Change every "photographer" in the material below to "camera operator" and leave all other wording unchanged. Omit the pictures from your version.

————————

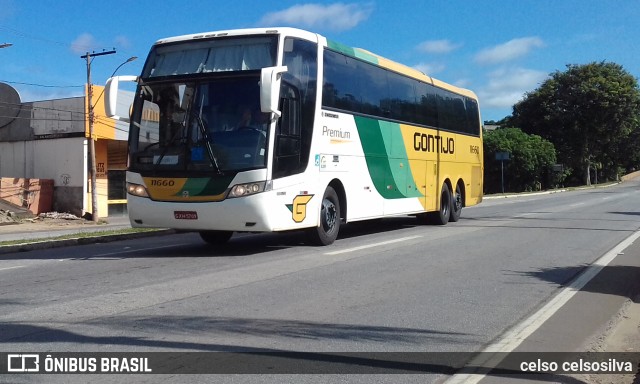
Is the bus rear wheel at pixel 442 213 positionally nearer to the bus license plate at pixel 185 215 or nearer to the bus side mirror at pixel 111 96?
the bus license plate at pixel 185 215

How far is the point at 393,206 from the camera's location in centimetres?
1541

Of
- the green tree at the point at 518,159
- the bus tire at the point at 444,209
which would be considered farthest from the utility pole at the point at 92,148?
the green tree at the point at 518,159

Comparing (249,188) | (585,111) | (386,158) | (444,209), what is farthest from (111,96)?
(585,111)

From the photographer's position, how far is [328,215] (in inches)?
501

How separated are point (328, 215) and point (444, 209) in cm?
717

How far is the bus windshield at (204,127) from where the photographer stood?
1073 cm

————————

### Exercise solution
Is the bus rear wheel at pixel 442 213 positionally nearer to the bus license plate at pixel 185 215 or nearer to the bus side mirror at pixel 111 96?
the bus license plate at pixel 185 215

How far is the point at 393,206 from the camera's location in centimetres?
1541

Of
- the green tree at the point at 518,159
- the bus tire at the point at 444,209
which would be considered farthest from the utility pole at the point at 92,148?
the green tree at the point at 518,159

Comparing (249,188) | (585,111) | (386,158) | (444,209), what is farthest from (111,96)?
(585,111)

From the camera operator's position, how far is [328,215] (in inches)?
501

How separated are point (328, 215) and point (444, 209) in cm?
717

How far is the bus windshield at (204,127) from where the camera operator stood?
1073 cm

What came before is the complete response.